"Quick" is the operative word: Most of the recipes for grouper take 45 minutes or less to prepare.
Grouper can be grilled, sauteed, fried, stir-fried, broiled, roasted or baked, says the author. It's a white-fleshed fish, mild, moist and slightly sweet - just the kind of not-too-fishy fish that can win over people who shy away from more strongly flavored types.
Grouper is found in temperate waters from the Mid-Atlantic through the Gulf of Mexico. Lowcountry fishermen have been catching grouper offshore recently, but you can find it on land, too - if not in your grocery store, then at a seafood shop.
Revsin says good grouper will have firm, somewhat satiny flesh, translucent white to pale pink color, and with "a clean, ocean aroma." Avoid fish with flesh that's bruised, discoloring, soft or mushy, as well as fish that smells like ammonia, she says.
The thickness of the fillets is important: They should be no more than ¾ inch to 1 inch thick, says Revsin. When she was a restaurant chef in New York, she often got fillets that were more than 1 inch thick, and she noticed then that the edges curled up as they cooked.
"If you see fillets that are more than ¾ inch in thickness, they've been cut from a very large fish, and when cooked they usually become coarse and tough," she says. "They may be fine for a slow-braised fish dinner, but they'll turn on you if you approach them with short-cooking methods." Sauteed, grilled or quickly broiled, thick fillets can turn into gnarled, twisted shapes, says Revsin. "That satisfying chewiness, which I like, turns into a rubberiness, which I don't like," she says.

********

PROBLEM DESCRIPTION: Copy the passage of the grouper text starting at "Grouper can be" and ending at "a seafood shop.".

SUPPLIED MATERIAL:
********

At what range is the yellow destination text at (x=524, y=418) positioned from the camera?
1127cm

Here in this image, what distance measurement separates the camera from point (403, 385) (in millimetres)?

********

ANSWER FOR THE TASK:
Grouper can be grilled, sauteed, fried, stir-fried, broiled, roasted or baked, says the author. It's a white-fleshed fish, mild, moist and slightly sweet - just the kind of not-too-fishy fish that can win over people who shy away from more strongly flavored types.
Grouper is found in temperate waters from the Mid-Atlantic through the Gulf of Mexico. Lowcountry fishermen have been catching grouper offshore recently, but you can find it on land, too - if not in your grocery store, then at a seafood shop.